TEXT BLOCK:
§ §

This is, of course, alarmist and untrue, but it is the underlying policy message of this otherwise interesting travelogue that gets in over its head.

Author Jennifer Cockrall-King is an Edmonton-based journalist and local-food proponent who has written a book that is two parts travelogue and one part treatise on food policy.

First the good parts of the book. The production of food close to home has been growing in popularity in large urban centres. The University of Manitoba offers a course in urban agriculture and many (often expensive) Winnipeg restaurants feature locally produced food on their menus.

Food and the City takes readers to several large cities around the world where urban agriculture is flourishing and tells interesting success stories of urban farmers.

§ §

PROVIDED MATERIAL:
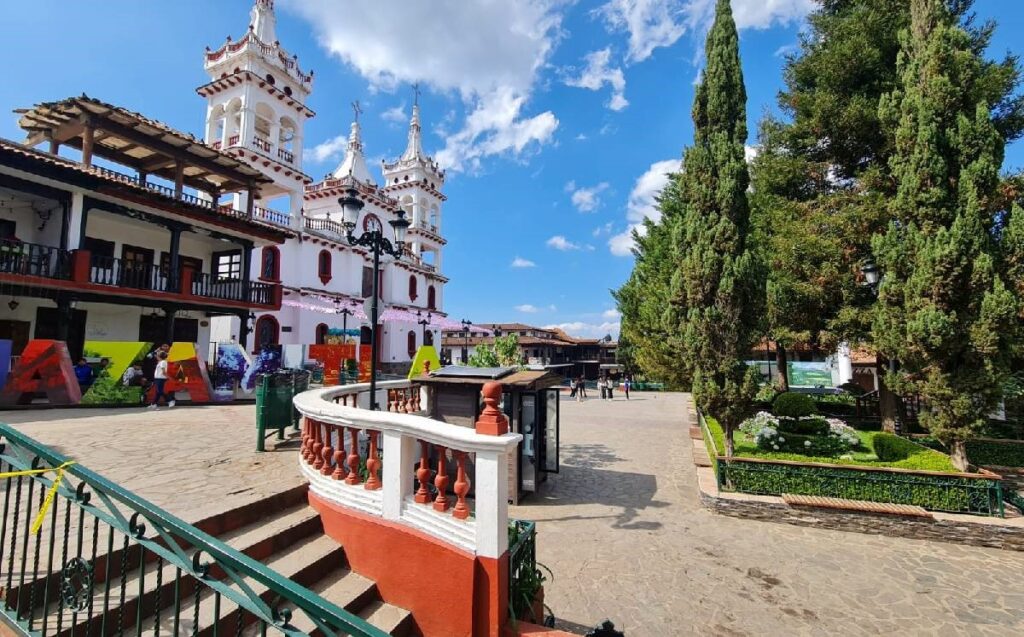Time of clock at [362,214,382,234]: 11:56
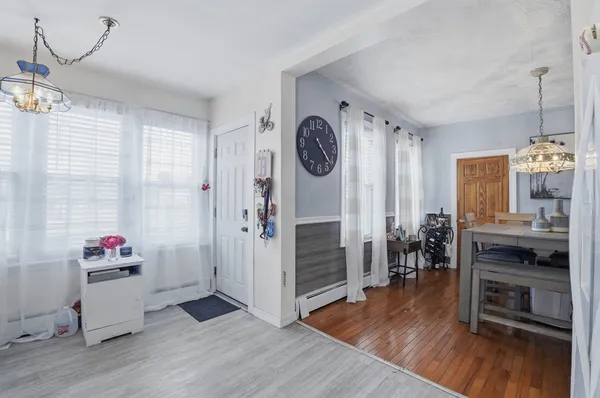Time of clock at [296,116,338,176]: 4:22
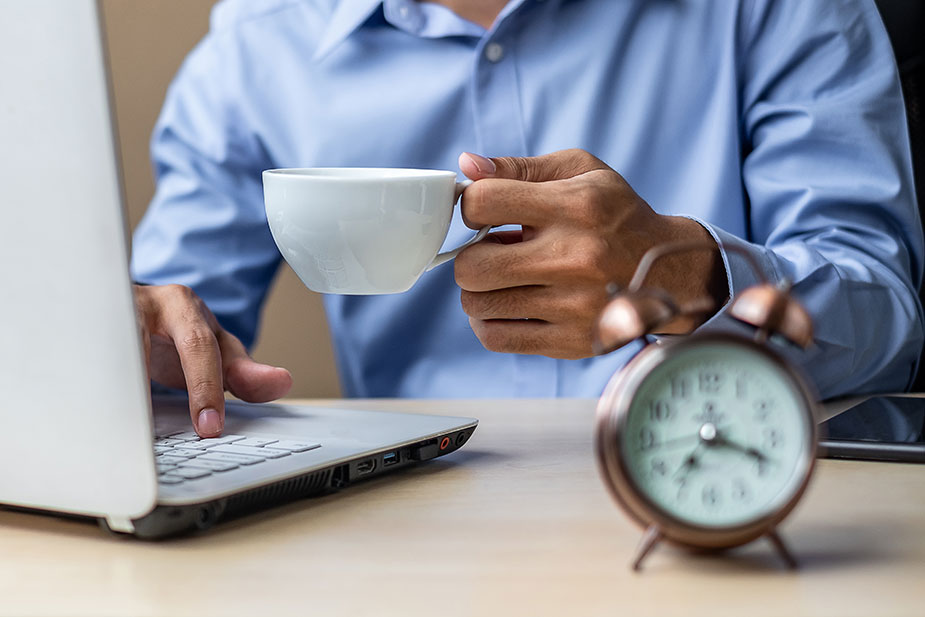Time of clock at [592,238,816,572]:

§ §

THE TASK: Please copy the passage on urban agriculture word for word, starting at "This is, of" and ending at "of urban farmers.".

ANSWER BELOW:
This is, of course, alarmist and untrue, but it is the underlying policy message of this otherwise interesting travelogue that gets in over its head.

Author Jennifer Cockrall-King is an Edmonton-based journalist and local-food proponent who has written a book that is two parts travelogue and one part treatise on food policy.

First the good parts of the book. The production of food close to home has been growing in popularity in large urban centres. The University of Manitoba offers a course in urban agriculture and many (often expensive) Winnipeg restaurants feature locally produced food on their menus.

Food and the City takes readers to several large cities around the world where urban agriculture is flourishing and tells interesting success stories of urban farmers.